First of all, it's important to know that the word Indian does not derive from Columbus mistakenly believing he had reached ' India .' India was not even called by that name in 1492; it was known as Hindustan. More likely, the word Indian comes from Columbus 's description of the people he found here. He was an Italian, and did not speak or write very good Spanish, so in his written accounts he called the Indians, 'Una gente in Dios.' A people in God. In God. In Dios. Indians. It's a perfectly noble and respectable word.
As far as calling them 'Americans' is concerned, do I even have to point out what an insult this is? ----- We steal their hemisphere, kill twenty or so million of them, destroy five hundred separate cultures, herd the survivors onto the worst land we can find, and now we want to name them after ourselves?
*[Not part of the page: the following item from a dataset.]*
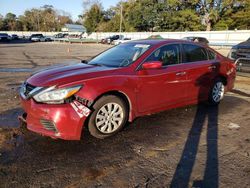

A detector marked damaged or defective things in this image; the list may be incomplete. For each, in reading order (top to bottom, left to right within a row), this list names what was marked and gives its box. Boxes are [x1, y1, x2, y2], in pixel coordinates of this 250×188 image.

broken headlight [32, 85, 81, 104]
damaged front bumper [19, 97, 91, 140]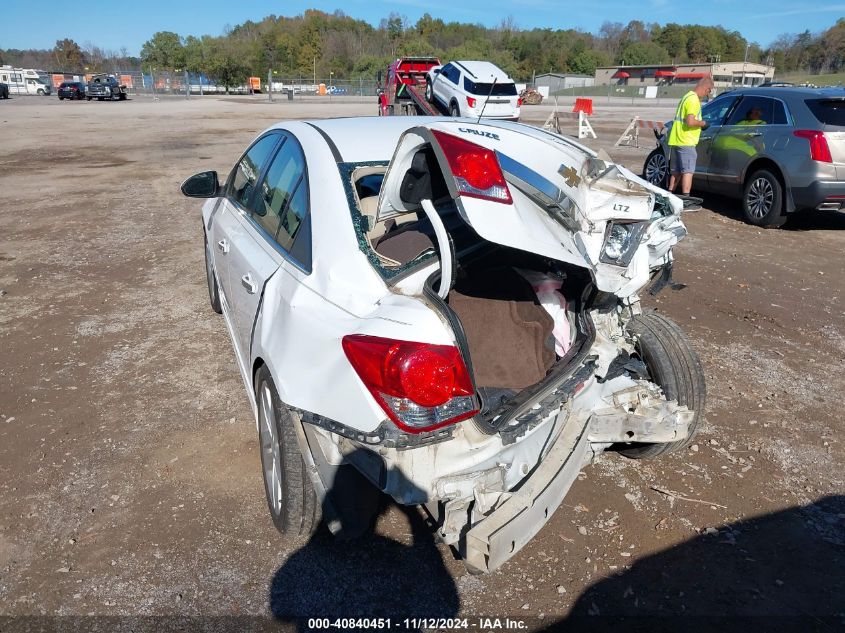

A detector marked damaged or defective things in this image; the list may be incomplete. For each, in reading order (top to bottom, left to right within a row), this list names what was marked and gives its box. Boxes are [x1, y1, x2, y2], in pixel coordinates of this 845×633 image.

It's appalling.
Haven't we done enough damage? Do we have to further degrade them by tagging them with the repulsive name of their conquerors? You know, you'd think it would be a fairly simple thing to come over to this continent, commit genocide, eliminate the forests, dam up the rivers, build our malls and massage parlors, sell our blenders and whoopee cushions, poison ourselves with chemicals, and let it go at that.... But no! We have to compound the insult.'...
I'm glad the Indians have gambling casinos now. It makes me happy that dimwitted white people are losing their rent money to the Indians. Maybe the Indians will get lucky and win their country back. Probably wouldn't want it. Look at what we did to it."